If you run into that in your other project, add a second gate after `LOAD`, for example:
1) load, then
2) poll a query that must be true after load (e.g., “triple count > 0”, or a known IRI exists).
Example “post-load gate”:
```julia
post_load_query = """
SELECT (COUNT(*) AS ?n)
WHERE { ?s ?p ?o }
"""
res = AnzoGraphReady.sparql_query(endpoint, auth, post_load_query; retries=1)
# Parse `?n` out of bindings and require it to be > 0; retry until it is.
```
(This repo does not currently enforce “non-empty”; it only enforces “SPARQL is working”.)
---
## 8) Practical checklist when transferring to another project
- Make readiness checks hit the **real SPARQL POST** path you will use in production.
- Require a **valid JSON parse**, not just “port open”.
- Add **per-request timeouts**, so a single hung request cannot hang the whole pipeline.

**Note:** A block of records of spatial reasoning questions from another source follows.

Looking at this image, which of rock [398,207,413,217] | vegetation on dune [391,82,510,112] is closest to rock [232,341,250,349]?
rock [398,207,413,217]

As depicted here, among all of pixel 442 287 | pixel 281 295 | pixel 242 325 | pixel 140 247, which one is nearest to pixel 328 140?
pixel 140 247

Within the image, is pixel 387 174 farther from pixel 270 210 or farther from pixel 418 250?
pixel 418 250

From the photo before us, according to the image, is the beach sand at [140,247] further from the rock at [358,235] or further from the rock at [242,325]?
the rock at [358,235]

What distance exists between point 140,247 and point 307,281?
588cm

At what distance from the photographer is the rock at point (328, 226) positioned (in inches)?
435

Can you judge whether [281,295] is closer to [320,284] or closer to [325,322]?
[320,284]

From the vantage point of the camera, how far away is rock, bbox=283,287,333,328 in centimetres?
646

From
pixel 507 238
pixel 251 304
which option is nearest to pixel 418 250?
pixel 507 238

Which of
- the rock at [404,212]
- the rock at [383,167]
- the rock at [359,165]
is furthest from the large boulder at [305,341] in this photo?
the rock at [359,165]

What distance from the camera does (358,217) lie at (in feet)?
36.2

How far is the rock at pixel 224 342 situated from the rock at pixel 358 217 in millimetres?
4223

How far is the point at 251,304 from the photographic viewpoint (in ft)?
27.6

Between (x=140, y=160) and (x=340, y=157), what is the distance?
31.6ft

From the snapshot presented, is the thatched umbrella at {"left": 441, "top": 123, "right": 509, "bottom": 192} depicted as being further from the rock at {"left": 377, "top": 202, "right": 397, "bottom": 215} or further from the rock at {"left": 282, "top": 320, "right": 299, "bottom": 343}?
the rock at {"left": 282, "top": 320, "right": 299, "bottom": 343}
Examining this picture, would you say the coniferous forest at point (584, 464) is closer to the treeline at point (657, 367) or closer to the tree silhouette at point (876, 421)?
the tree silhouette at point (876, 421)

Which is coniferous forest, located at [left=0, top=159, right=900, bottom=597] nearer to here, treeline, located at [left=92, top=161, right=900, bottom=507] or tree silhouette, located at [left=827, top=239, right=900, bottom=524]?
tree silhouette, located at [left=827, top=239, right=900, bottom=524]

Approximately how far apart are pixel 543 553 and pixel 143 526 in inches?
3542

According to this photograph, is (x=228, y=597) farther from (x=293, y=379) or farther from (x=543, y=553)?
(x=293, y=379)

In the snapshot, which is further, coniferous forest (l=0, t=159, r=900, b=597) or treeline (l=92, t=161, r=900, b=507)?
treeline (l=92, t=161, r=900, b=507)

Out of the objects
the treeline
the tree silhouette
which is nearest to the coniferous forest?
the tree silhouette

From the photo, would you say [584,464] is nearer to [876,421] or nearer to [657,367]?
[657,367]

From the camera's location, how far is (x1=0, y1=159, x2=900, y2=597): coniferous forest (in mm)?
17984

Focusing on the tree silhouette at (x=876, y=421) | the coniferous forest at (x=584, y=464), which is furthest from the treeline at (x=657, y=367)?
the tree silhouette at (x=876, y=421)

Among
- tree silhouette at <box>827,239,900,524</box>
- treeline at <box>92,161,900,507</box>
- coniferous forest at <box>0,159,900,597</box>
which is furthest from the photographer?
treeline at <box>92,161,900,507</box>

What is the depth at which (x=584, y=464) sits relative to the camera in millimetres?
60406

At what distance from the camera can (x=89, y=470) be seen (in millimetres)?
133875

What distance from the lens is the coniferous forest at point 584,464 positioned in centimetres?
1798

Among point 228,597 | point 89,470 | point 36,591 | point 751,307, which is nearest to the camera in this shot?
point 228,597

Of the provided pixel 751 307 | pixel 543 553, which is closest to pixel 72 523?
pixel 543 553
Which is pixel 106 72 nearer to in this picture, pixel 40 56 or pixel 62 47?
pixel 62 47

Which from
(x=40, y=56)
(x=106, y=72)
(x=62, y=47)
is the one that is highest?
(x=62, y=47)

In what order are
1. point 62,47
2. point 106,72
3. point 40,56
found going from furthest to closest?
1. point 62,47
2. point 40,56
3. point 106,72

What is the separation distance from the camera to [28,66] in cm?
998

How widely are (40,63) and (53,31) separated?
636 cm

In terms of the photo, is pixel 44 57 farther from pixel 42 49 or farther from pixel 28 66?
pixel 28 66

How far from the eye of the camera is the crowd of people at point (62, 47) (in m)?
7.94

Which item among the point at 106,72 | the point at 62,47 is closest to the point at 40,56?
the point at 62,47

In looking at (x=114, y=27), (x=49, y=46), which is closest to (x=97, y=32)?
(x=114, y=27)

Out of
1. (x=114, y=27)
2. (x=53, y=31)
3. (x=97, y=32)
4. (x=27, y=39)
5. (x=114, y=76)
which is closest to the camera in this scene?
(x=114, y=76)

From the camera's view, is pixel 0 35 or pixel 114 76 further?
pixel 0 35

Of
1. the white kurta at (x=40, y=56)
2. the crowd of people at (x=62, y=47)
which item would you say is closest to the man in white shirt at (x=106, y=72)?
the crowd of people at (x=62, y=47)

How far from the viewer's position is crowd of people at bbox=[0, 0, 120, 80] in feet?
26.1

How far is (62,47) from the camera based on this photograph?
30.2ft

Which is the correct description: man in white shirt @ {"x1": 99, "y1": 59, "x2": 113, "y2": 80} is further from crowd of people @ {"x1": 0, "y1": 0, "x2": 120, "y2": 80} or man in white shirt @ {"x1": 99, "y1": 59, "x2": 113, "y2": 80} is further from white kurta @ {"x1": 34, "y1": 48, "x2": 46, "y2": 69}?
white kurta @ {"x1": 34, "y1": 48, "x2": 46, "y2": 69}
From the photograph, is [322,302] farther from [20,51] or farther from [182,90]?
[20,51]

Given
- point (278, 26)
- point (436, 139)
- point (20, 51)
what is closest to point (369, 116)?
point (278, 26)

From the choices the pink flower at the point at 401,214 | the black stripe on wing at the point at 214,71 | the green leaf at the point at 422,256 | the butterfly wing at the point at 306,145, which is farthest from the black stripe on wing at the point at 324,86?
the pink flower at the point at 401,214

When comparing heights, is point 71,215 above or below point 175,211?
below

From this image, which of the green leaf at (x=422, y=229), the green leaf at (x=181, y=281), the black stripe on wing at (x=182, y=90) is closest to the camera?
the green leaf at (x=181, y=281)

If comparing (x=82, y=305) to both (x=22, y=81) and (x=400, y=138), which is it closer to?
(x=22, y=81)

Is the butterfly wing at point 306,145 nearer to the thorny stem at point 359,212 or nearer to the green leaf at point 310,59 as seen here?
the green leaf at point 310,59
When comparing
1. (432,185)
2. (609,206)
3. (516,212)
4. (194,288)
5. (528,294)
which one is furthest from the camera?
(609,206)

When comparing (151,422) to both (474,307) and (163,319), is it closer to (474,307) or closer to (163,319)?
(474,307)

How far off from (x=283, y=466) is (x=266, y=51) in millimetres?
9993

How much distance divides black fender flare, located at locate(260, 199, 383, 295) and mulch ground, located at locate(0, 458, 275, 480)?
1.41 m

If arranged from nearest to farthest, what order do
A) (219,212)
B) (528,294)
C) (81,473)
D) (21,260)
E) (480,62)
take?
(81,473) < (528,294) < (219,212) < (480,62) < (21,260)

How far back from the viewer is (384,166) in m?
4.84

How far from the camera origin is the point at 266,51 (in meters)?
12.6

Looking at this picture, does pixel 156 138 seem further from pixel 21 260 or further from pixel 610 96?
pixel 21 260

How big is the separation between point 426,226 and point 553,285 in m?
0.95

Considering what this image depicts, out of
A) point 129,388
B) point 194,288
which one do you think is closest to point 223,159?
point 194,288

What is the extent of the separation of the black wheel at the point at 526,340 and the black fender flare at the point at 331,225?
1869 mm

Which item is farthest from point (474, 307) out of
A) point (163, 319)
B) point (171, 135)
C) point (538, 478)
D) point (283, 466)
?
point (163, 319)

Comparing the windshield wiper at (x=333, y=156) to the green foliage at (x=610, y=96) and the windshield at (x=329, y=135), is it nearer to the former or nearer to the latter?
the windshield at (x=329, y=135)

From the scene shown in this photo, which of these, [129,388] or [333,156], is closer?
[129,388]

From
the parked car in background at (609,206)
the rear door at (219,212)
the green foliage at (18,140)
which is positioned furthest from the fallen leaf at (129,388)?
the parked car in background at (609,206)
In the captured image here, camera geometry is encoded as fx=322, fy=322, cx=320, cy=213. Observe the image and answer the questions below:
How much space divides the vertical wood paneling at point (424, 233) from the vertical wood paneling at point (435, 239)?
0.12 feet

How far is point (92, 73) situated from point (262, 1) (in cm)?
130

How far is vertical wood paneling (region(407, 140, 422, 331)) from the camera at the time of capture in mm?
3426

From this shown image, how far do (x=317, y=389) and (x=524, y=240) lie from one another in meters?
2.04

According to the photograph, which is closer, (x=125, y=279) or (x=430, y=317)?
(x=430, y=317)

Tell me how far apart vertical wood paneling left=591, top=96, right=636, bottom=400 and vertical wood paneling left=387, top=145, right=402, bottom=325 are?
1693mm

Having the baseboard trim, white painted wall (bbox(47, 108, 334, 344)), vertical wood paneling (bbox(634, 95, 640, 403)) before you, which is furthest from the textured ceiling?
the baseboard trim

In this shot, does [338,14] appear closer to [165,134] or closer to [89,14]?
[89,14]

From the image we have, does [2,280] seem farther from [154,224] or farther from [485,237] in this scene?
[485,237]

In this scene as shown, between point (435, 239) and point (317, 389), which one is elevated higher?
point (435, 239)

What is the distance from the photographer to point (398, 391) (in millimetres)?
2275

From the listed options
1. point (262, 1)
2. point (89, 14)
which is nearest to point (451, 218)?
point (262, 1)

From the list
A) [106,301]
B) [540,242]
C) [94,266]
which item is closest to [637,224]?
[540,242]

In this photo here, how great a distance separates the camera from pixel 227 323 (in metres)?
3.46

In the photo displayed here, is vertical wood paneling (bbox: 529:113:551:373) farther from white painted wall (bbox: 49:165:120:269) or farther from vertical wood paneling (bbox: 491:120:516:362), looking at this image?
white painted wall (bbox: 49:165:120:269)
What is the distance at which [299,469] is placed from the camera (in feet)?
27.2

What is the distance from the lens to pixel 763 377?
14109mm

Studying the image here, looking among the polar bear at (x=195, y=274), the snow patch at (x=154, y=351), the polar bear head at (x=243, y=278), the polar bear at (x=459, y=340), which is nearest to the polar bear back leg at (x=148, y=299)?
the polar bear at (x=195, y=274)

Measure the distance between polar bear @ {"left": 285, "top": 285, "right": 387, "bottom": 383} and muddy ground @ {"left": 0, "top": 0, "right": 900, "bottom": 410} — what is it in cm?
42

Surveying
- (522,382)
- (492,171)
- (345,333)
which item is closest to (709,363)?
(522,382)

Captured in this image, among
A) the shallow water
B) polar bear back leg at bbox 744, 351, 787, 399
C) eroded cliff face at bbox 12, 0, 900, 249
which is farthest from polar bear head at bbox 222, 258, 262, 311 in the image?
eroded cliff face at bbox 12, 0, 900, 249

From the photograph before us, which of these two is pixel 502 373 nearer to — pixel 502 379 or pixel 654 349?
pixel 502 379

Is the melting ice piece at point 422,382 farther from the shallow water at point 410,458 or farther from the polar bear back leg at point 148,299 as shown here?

- Prefer **time-based overall timeout** for predictable behavior in CI.
- Keep the query **cheap** (`ASK` or `LIMIT 1/3`).
- If you use Docker Compose healthchecks, consider also using `depends_on: condition: service_healthy`, but still keep the in-app wait as a safety net (its closer to the real contract your code needs).